> Exercise directions:
Consider the records below. How many of their lines include the word "family"? State the number and nothing else.
[[ Source material, beginning ]]
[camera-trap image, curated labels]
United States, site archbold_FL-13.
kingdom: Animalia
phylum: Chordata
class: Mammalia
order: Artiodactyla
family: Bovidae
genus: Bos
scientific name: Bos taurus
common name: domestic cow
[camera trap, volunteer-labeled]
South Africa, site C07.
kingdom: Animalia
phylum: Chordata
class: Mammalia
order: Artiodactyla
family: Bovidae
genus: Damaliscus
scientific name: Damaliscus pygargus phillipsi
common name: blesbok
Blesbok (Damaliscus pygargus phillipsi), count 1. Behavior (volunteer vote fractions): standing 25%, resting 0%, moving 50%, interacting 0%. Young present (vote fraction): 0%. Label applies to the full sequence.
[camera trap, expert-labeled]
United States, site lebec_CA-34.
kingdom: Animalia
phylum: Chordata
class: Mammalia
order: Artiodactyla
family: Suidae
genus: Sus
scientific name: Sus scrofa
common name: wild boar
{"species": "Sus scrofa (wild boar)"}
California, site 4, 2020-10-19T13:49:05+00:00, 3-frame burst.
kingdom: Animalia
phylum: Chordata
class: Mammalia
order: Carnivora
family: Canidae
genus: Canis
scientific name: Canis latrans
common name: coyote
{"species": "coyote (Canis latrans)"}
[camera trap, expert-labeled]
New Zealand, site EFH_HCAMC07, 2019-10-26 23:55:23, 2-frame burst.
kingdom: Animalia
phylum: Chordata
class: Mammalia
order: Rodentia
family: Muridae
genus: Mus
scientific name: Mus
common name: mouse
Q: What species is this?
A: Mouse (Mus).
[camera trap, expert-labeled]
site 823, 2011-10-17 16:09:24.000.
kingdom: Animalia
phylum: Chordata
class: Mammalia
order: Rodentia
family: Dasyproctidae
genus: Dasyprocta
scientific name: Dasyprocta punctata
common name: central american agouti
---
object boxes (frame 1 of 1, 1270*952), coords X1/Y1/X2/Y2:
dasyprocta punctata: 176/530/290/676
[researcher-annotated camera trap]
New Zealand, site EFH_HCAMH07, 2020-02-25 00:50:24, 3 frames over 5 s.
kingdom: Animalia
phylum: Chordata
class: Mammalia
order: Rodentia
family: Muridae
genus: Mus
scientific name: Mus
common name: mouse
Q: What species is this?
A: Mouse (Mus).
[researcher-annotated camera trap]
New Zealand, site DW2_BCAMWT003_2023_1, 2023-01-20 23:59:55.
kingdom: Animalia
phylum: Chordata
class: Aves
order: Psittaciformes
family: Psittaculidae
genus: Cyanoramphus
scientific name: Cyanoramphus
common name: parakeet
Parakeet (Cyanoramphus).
[[ Source material, end ]]
> Solution for this problem:
8